YOUR TASK: Transcribe the lines below verbatim, omitting the pictures.

>> begin GIVEN DATA

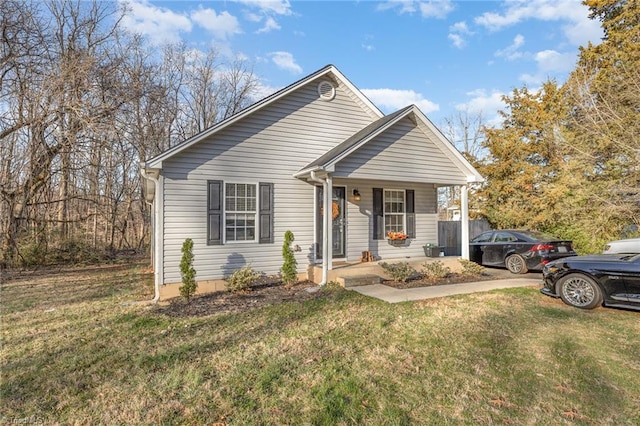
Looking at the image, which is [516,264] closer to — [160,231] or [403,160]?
[403,160]

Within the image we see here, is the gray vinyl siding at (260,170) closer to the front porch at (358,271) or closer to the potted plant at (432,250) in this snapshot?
the front porch at (358,271)

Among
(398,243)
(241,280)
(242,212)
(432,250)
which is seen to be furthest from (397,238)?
(241,280)

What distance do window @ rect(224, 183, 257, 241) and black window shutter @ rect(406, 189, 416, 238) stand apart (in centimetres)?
475

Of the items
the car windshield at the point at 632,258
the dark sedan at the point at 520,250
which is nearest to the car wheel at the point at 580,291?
the car windshield at the point at 632,258

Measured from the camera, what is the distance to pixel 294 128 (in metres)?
8.93

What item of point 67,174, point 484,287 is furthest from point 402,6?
point 67,174

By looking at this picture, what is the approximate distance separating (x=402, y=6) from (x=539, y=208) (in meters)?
9.91

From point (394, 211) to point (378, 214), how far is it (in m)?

>> end GIVEN DATA

OUTPUT:
Looking at the image, which is [516,264] closer to — [160,231] or [403,160]?
[403,160]

Within the image we see here, is the gray vinyl siding at (260,170) closer to the front porch at (358,271) or closer to the potted plant at (432,250) in this snapshot?
the front porch at (358,271)

Among
(398,243)
(241,280)
(242,212)
(432,250)
which is seen to be furthest from (397,238)?
(241,280)

What distance do window @ rect(224, 183, 257, 241) and black window shutter @ rect(406, 189, 416, 238) stand apart (in centimetres)?
475

Of the items
the car windshield at the point at 632,258
the dark sedan at the point at 520,250
which is nearest to the car wheel at the point at 580,291?
the car windshield at the point at 632,258

Measured from the camera, what is the distance to pixel 294 128 (in metres)?
8.93

What item of point 67,174, point 484,287 is furthest from point 402,6?
point 67,174

By looking at this picture, what is the approximate distance separating (x=402, y=6) from (x=539, y=208) (in meters)?
9.91

From point (394, 211) to point (378, 214), how far is it (in m)?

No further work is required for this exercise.